In focus today
Geopolitics are expected to be the main market driver as the data side remains relatively quiet. The main data release is set to be the Central Bank of Hungary’s rate decision, which we – and the consensus – expect to be unchanged at 6.50%. Additionally, CPI figures for Canada will be released just after.
Economic and market news
What happened yesterday
In the Middle East, the ceasefire between Israel and Hamas resumed in the wake the most recent exchange of violence. Both sides, along with US President Trump, agreed that the brokered ceasefire remains in place.
In the trade war, the US and Australia signed a critical minerals deal, with both nations committing to invest over USD 3 billion in critical mineral projects within the next six months. The deal includes the Pentagon investing in a gallium refinery in Australia and Australian pension funds increasing investments in the US by almost USD 1 trillion to USD 1.44 trillion in total.
Equities: Global equities kicked off the week with a strong risk-on flavour, at least at first glance, as major indices rose more than 1% across regions and, broadly, across sectors. The US led the cyclical tilt, but gains were widespread. That said, despite the strong equity performance, the cyclical rotation, and a lower VIX, this was not a classic risk-on day.
Long-end US yields moved lower, gold continued its surge, and oil actually fell. In other words, this looked more like an “everything rallies” driven by liquidity and optimism rather than renewed confidence in macro fundamentals. Such rallies tend to have a disinflationary bias, with easier financial conditions feed back positively into the broader economy, but without necessarily signalling a strong fundamental reacceleration. In the US yesterday, Dow +1.1%, S&P 500 +1.1%, Nasdaq +1.4%, Russell 2000 +1.9%. Asian equities are higher again this morning, and both European and US futures are extending the positive tone.

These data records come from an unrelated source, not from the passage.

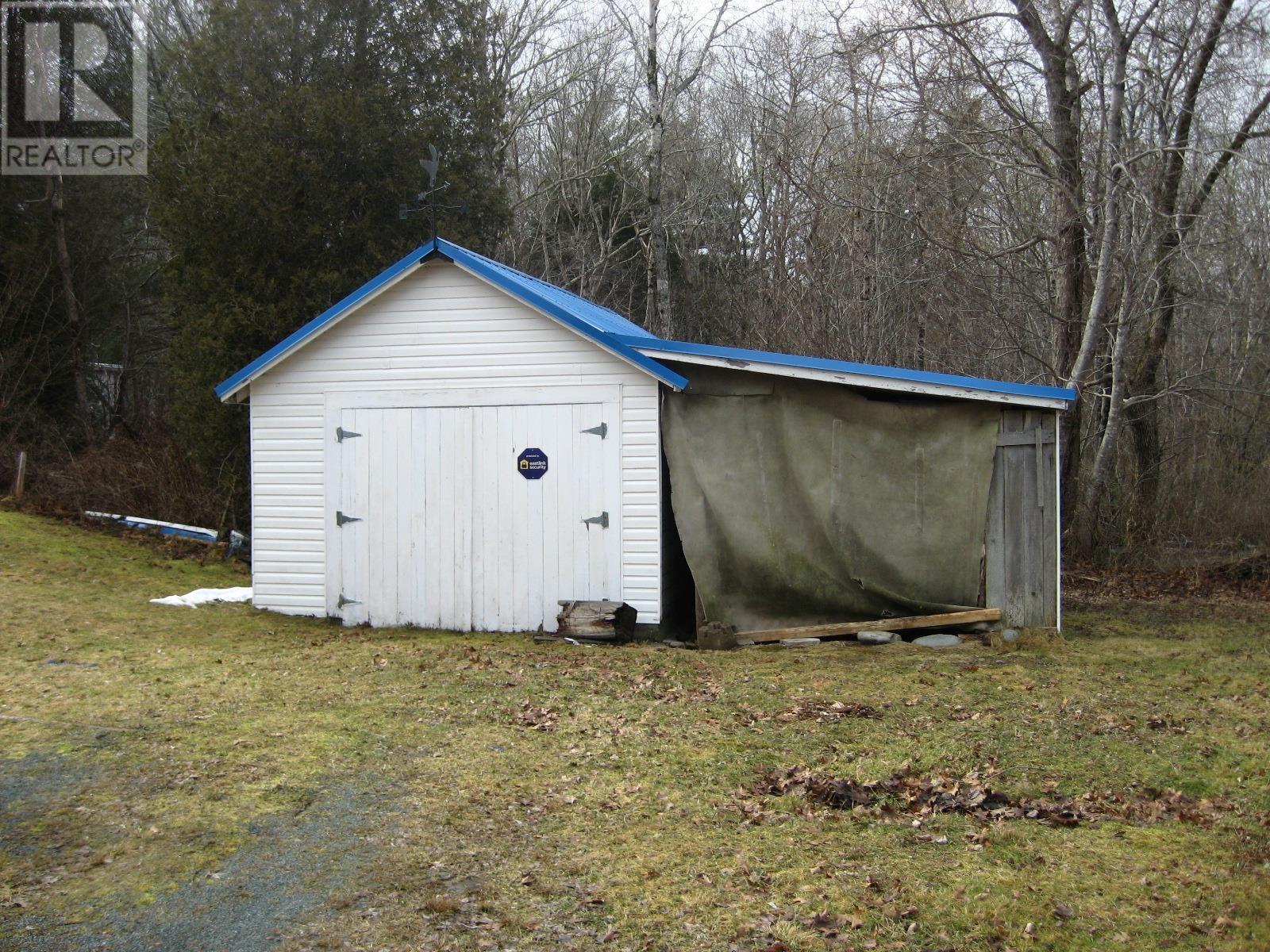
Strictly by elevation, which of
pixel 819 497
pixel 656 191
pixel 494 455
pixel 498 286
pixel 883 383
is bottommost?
pixel 819 497

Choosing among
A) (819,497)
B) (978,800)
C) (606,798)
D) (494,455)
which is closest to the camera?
(978,800)

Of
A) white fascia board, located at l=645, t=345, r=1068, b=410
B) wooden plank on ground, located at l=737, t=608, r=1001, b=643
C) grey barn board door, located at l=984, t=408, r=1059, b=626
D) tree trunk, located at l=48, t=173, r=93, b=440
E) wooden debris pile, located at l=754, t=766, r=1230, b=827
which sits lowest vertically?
wooden debris pile, located at l=754, t=766, r=1230, b=827

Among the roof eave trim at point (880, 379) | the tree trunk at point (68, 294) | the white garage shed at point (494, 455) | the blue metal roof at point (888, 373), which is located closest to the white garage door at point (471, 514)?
the white garage shed at point (494, 455)

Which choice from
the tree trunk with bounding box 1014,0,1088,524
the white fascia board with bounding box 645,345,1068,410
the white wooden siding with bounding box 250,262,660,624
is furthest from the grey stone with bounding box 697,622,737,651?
Result: the tree trunk with bounding box 1014,0,1088,524

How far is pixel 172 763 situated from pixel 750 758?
316 cm

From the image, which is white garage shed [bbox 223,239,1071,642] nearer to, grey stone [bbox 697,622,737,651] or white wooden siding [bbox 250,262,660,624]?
white wooden siding [bbox 250,262,660,624]

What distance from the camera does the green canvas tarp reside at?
10.5 meters

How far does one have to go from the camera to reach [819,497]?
10695 millimetres

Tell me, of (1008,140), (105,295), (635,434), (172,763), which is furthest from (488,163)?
(172,763)

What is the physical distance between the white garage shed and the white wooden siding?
0.7 inches

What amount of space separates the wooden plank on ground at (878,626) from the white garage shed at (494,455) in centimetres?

FI and FX: Market optimism carried into a relatively quiet start to the week, with risk assets performing well. Front-end US yields were broadly unchanged, while the 10-year Treasury yield declined 4bp, once again moving below 4.00%. The move left the US curve modestly bull flattening. EUR/USD is drifting lower, with the USD broadly firmer across the G10 to start the week. USD/JPY has moved higher toward 151, as the JPY weakens across the G10 with Sanae Takaichi set to become Japan’s next prime minister. EUR/SEK price action has been defined by the broader 10.90-11.10 range. Similar to SEK, the Norwegian Krone also enjoyed the improving risk appetite during yesterday’s session with EUR/NOK completing the full move down to the 11.70 support level.